Investor confidence in Bitcoin's profitability in the mining sector after the cryptocurrency halved its profits has caused Bitcoin mining shares in the United States and abroad to fall - but these fears are not well-founded, says an industry analyst.
"Investors will realize that their fears were mostly unfounded," - said Mitchell Askew, chief analyst at Bitcoin mining firm Blockware Solutions. He cited concerns about post-halving profitability and the 7.5% drop in Bitcoin's price over the past week as the main catalysts for the miners' share price decline.
According to Google, Marathon Digital (MARA) and Riot Platforms (RIOT) - two of the largest BTC mining companies - have seen their share prices fall by about 53% and 54%, respectively, from their highest levels since the beginning of the year in February (YTD).
CleanSpark (CLSK) reached its highest level in three years at $23.40 on March 25, but has since fallen 38.1% to $14.48, although it is still up nearly 250% this year.
Non-U.S. bitcoin diggers such as Singapore's Bitdeer Technologies (BTDR) and Australia's Iris Energy (IRIS) - both listed on the Nasdaq - have fallen 40.8% and 47.6% from their mid-February highs of $9.16 and $8.30 in early February.
The price drop came amid an expected fourth Bitcoin halving on April 20, during which Bitcoin mining rewards will be cut in half to 3.125 BTC - worth about $200,000.
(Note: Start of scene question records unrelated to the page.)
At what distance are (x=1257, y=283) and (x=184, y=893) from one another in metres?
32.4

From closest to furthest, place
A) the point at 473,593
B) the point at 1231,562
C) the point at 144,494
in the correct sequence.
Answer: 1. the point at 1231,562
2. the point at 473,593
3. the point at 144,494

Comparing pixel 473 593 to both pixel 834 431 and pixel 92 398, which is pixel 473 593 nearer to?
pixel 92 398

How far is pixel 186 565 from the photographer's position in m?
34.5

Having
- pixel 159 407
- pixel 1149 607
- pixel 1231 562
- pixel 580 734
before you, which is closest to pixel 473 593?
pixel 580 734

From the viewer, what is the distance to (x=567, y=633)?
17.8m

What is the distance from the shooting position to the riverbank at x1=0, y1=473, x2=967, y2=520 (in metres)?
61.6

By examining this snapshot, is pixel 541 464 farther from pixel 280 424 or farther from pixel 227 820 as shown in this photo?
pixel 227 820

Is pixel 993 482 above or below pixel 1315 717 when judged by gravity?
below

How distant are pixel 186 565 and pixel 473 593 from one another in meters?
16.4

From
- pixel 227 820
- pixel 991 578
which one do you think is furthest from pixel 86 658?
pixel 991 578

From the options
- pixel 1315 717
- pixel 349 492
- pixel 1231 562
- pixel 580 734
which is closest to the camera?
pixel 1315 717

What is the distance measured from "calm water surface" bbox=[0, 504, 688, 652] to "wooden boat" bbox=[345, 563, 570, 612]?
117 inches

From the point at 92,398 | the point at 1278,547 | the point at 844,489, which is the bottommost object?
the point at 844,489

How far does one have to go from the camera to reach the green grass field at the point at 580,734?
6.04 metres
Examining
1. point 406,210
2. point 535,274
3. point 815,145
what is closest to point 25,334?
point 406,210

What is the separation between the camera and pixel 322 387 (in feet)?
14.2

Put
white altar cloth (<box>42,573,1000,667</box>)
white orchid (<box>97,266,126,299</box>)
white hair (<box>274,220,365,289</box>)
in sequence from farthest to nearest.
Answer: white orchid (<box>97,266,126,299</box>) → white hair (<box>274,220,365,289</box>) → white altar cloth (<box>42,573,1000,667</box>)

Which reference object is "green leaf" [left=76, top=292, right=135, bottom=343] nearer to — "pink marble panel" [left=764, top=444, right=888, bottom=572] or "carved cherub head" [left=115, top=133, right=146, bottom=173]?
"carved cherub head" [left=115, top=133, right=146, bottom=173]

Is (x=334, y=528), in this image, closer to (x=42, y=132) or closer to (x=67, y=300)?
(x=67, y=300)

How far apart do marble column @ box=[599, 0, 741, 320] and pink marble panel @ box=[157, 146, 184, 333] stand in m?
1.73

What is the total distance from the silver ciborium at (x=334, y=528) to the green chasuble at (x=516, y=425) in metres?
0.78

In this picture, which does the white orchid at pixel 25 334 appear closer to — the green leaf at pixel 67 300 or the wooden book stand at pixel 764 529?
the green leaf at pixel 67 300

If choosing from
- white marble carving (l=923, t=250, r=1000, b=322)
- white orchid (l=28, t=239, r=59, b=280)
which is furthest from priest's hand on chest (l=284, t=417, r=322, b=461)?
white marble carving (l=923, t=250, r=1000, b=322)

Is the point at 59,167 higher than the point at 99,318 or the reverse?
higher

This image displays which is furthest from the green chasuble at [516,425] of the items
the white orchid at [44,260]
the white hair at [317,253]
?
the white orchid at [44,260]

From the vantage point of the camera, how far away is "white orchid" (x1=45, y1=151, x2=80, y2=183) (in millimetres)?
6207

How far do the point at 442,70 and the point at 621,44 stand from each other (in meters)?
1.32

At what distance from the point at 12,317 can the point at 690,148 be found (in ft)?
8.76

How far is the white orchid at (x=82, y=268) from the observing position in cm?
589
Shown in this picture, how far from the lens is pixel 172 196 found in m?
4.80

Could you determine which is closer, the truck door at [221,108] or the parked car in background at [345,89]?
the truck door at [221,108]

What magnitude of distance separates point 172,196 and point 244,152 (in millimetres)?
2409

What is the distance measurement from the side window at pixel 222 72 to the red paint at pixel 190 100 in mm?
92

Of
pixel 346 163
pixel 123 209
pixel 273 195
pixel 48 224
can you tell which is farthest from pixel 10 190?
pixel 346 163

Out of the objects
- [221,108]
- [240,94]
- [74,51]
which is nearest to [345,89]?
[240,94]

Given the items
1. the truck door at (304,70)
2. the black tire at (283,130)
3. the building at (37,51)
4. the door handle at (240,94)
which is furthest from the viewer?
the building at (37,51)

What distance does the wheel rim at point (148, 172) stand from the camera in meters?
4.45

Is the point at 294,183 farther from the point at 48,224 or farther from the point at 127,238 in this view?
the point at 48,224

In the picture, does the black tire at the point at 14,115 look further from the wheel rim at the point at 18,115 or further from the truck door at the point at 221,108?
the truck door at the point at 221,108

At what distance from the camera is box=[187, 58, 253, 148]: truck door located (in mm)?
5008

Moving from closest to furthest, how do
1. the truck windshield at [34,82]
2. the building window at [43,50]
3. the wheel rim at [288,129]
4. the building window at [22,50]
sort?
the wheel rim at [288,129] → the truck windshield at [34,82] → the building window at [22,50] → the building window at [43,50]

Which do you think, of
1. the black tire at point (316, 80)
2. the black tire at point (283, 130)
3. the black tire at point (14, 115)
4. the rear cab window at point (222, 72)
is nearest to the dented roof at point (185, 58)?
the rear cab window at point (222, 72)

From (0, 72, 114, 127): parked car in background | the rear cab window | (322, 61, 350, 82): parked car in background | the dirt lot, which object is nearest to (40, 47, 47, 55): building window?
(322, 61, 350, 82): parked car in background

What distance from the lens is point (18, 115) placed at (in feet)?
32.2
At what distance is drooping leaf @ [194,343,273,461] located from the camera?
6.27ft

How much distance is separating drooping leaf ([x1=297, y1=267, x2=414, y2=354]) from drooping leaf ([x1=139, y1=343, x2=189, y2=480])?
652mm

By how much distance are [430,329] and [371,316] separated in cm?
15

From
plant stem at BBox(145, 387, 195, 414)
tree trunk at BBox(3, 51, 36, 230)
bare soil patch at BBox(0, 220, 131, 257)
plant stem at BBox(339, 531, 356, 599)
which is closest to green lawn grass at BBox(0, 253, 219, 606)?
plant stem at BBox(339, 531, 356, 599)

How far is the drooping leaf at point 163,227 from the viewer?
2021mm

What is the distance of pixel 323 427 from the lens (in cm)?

Askew said there are concerns about post-halving profitability, as evidenced by the performance of the Valkyrie Bitcoin Miners ETF (WGMI) - an actively managed fund that tracks the Bitcoin mining market - which had a "near-zero" correlation coefficient with Bitcoin in 2024.
WGMI's price against Bitcoin is approaching its previous local low, but Askew expects a "rebound" in mining company share prices soon after the halving.